In recent years I have, on several occasions, heard people discuss where they were when they heard about President Kennedy’s assassination. One thing I haven’t heard discussed is who they first heard the news from. Isn’t it interesting that when a report is significant enough, we can so easily forget the person who brought it?
On the other hand, Bob Hope has brought me countless hours of laughter, but I couldn’t tell you a single joke I’ve ever heard him deliver. He stands out in my mind, not what he says.
That must have been what Phillips Brooks had in mind when he said, during his Lyman Beecher Lectures on Preaching at Yale:
“The minstrel who sings before you to show his skill will be praised for his wit, and rhymes, and voice. But the courier who hurries in, breathless, to bring you a message, will be forgotten in the message that he brings.”
You won’t need to watch many Sunday morning religious programs on television before you realize how much the minstrel-mentality has invaded the contemporary pulpit. With a half-hour of carefully-designed sets, bright-eyed young singers and frequent pitches for contributions, it’s hard to tell where the entertainment ends and the gospel begins.
The danger lies in the pressure to bring such antics into the local church. Will congregations which have spent the week glued to prime-time television have any interest in listening to someone stand in the pulpit and proclaim God’s word? Like network executives in search of ratings, we can be tempted to adopt the latest gimmick, concentrate on hairstyles and fashions, spend more time on jokes than on interpreting God’s Word.

▶ **Records provided**:
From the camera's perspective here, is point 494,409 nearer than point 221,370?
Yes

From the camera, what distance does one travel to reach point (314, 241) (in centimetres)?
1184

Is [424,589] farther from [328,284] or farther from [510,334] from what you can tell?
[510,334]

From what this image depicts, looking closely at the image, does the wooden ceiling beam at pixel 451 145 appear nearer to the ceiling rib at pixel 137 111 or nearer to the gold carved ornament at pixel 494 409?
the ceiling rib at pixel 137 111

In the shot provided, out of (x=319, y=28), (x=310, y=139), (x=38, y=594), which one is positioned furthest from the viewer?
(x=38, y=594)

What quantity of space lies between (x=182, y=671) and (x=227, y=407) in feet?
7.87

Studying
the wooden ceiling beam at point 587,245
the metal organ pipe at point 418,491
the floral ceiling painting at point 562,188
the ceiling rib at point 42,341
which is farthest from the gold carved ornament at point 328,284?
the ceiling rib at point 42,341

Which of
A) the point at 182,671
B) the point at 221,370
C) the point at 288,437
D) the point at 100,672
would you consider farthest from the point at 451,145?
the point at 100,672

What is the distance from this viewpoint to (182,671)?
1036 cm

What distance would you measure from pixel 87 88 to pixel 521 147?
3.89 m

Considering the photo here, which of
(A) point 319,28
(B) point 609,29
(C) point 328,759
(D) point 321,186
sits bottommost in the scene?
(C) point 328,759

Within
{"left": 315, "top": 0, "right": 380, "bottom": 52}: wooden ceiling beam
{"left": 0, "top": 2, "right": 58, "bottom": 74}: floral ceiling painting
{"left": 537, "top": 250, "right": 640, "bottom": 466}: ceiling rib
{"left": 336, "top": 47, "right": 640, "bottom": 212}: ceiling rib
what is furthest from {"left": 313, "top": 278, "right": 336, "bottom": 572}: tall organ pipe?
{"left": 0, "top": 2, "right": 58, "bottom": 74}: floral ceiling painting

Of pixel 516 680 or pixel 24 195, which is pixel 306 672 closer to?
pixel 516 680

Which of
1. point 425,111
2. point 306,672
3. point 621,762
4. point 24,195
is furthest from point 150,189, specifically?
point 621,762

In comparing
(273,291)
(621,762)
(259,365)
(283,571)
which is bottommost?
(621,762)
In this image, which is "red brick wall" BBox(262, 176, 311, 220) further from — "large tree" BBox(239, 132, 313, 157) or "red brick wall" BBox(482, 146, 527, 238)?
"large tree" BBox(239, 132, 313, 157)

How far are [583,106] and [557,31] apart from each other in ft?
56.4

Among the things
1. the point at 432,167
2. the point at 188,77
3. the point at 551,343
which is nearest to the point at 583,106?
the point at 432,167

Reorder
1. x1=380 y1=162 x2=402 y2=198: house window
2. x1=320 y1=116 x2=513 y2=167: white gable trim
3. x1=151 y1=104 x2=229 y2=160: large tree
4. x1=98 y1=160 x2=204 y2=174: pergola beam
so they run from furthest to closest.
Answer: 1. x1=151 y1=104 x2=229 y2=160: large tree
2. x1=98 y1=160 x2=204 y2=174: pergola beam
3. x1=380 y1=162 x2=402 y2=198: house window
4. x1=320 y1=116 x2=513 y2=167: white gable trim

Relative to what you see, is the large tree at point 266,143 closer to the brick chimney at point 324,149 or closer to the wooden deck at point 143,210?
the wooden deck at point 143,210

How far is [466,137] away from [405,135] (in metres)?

▶ **Exercise requirements**:
[A] In the essay on preaching, where did Phillips Brooks make his remark about the minstrel and the courier?
[B] Summarize the essay on preaching in two sentences.
[C] Give a continuation of the essay on preaching, starting after its final sentence.
The listing has no connection to the essay on preaching.

▶ **Task answers**:
[A] He made it during his Lyman Beecher Lectures on Preaching at Yale.

[B] Drawing on Phillips Brooks's contrast between a minstrel, who is praised for his skill, and a courier, who is forgotten in the message he brings, the essay notes that people remember a significant report more than the person who delivered it. It warns that the entertainment seen on televised religious programs has invaded the pulpit, and that local churches may be tempted to adopt gimmicks, fashions and jokes instead of interpreting God's Word.

[C]
Being a minstrel can even produce a crowd, so long as each show is better than the one before … and better than the show down the street.
On the other hand, the preacher who understands his calling to be a messenger of God’s Word may have to sacrifice a certain amount of fame. His congregation is likely to think far more about the truths he preaches than about his delightful delivery. They may hear God’s Word and forget the preacher altogether.
L. D. Johnson told the story of a little boy who scurried onto the platform after church, climbed up to the pulpit microphone, and began to call out into the mike, “Look at me! Look at me!” An older man turned to his wife and said quietly, “I think we’ve heard that sermon before.”
As messengers of a living God, may our message always be, “Look at Him.”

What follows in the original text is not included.